## Performing Grouped Aggregations

Let us understand how to perform grouped or by key aggregations using Pandas.
* Here are the steps we need to follow:
  * Make sure data is read into Data Frame.
  * Identify the key on which data should be aggregated. If the data has to be aggregated on derived field which is not available as part of the Data Frame, then first we need to update data frame with the derived field.
  * Using the key group the values using `groupby` function on data frame.
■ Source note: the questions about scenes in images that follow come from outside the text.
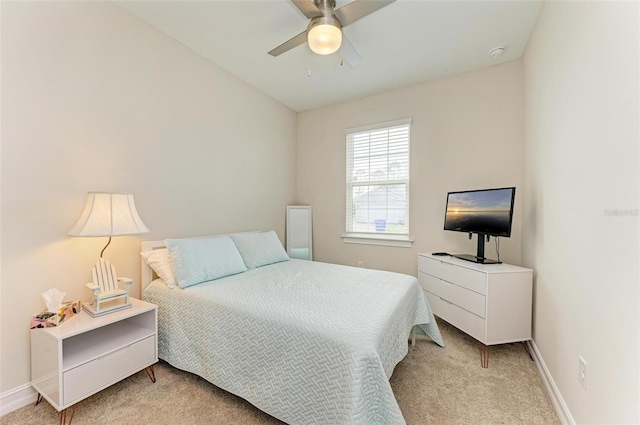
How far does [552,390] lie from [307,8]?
2910 millimetres

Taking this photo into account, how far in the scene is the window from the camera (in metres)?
3.49

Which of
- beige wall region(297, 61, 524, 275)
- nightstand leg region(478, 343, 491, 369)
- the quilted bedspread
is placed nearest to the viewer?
the quilted bedspread

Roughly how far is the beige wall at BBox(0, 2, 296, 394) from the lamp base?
0.85 ft

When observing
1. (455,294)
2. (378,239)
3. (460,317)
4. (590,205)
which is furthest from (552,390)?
(378,239)

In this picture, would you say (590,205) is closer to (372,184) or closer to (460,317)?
(460,317)

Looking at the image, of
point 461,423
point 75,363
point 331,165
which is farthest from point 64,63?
point 461,423

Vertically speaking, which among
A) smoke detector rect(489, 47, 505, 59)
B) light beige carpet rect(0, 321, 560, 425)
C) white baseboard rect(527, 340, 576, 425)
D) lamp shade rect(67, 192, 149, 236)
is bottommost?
light beige carpet rect(0, 321, 560, 425)

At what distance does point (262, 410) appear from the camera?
1504 mm

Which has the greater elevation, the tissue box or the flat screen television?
the flat screen television

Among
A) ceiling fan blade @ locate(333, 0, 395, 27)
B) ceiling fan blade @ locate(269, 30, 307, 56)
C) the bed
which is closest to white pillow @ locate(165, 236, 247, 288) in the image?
the bed

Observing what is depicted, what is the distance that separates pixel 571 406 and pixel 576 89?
1718 mm

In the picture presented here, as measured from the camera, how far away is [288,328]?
57.7 inches

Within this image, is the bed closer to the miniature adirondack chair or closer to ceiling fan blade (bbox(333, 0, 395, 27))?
the miniature adirondack chair

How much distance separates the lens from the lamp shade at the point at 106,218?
1712 mm
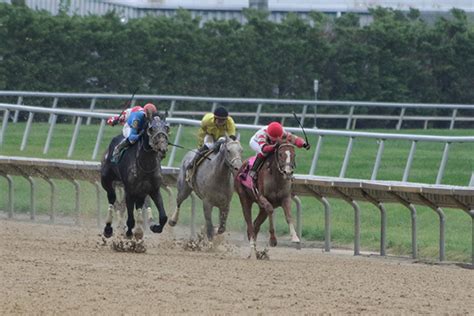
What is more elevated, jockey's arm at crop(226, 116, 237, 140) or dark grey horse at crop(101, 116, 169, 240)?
jockey's arm at crop(226, 116, 237, 140)

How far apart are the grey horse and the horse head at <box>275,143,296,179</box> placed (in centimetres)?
72

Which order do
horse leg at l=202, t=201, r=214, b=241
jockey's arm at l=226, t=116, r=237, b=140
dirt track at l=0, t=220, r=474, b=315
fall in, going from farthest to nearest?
jockey's arm at l=226, t=116, r=237, b=140 → horse leg at l=202, t=201, r=214, b=241 → dirt track at l=0, t=220, r=474, b=315

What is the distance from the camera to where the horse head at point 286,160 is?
1564cm

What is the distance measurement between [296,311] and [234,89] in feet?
75.1

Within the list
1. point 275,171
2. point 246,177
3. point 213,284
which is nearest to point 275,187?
point 275,171

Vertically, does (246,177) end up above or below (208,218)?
above

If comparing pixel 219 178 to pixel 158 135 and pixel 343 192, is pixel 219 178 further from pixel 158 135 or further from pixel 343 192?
pixel 343 192

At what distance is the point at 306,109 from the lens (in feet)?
103

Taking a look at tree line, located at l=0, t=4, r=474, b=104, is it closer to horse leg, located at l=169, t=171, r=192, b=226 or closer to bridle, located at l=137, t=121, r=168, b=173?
horse leg, located at l=169, t=171, r=192, b=226

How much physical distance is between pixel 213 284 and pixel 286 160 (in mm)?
3561

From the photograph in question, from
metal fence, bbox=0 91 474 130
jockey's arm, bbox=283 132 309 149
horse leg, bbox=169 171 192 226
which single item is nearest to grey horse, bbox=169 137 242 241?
horse leg, bbox=169 171 192 226

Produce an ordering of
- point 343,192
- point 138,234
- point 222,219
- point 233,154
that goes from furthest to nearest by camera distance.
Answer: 1. point 343,192
2. point 222,219
3. point 233,154
4. point 138,234

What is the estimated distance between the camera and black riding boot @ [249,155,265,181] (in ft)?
53.7

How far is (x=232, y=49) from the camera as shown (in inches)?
1320
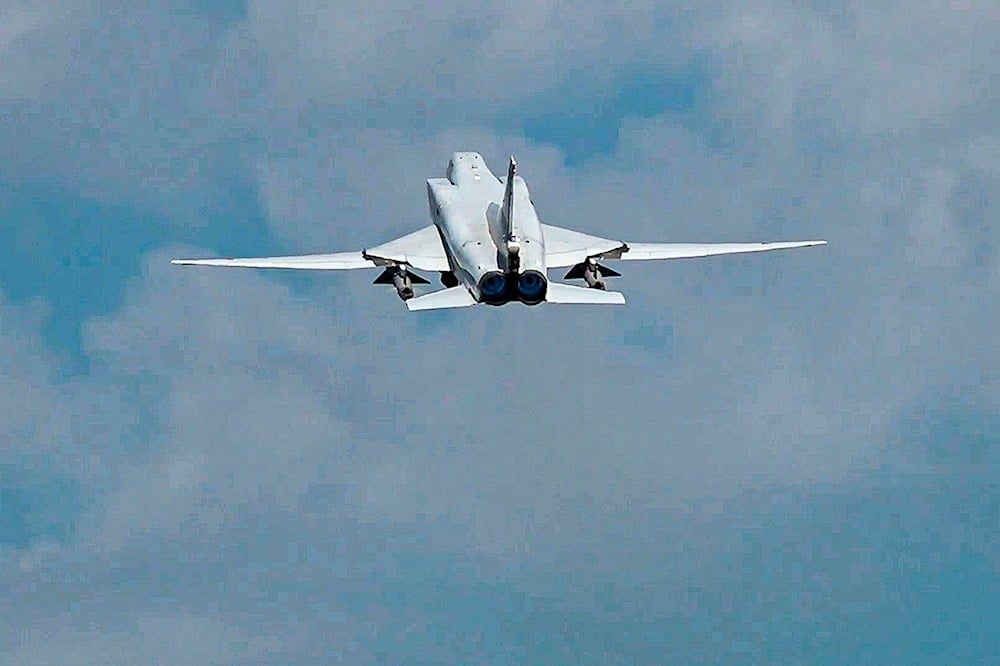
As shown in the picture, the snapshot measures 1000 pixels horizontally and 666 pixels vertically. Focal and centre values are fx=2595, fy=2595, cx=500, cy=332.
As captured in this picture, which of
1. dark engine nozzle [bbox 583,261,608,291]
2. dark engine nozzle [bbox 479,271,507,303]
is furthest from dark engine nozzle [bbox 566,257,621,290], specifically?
dark engine nozzle [bbox 479,271,507,303]

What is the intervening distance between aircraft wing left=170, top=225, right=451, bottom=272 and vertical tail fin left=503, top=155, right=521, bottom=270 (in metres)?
8.36

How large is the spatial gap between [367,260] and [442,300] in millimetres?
13077

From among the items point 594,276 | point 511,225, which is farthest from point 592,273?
point 511,225

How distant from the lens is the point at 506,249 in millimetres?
155750

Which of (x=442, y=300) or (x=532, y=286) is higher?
(x=532, y=286)

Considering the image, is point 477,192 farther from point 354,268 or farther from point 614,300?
point 614,300

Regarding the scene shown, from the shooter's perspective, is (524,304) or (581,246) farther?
(581,246)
We can only pass column names from Data Frame as part of `groupby`.
  * Apply required aggregate functions to get aggregated results based up on the key.
* We can apply multiple aggregate functions at a time after creating grouped data frame.
* Pandas Data Frame exposes a function called as `rename` to provide aliases to the aggregated fields.

In [None]:
%run 06_csv_to_pandas_data_frame.ipynb

* Getting number of orders per day

In [None]:
orders

In [None]:
orders.groupby(orders['order_date'])

In [None]:
list(orders.groupby(orders['order_date'])['order_id'])[:3]

In [None]:
orders.groupby(orders['order_date'])['order_id'].count()

* Getting number of orders per status

In [None]:
orders.groupby('order_status')['order_status'].count()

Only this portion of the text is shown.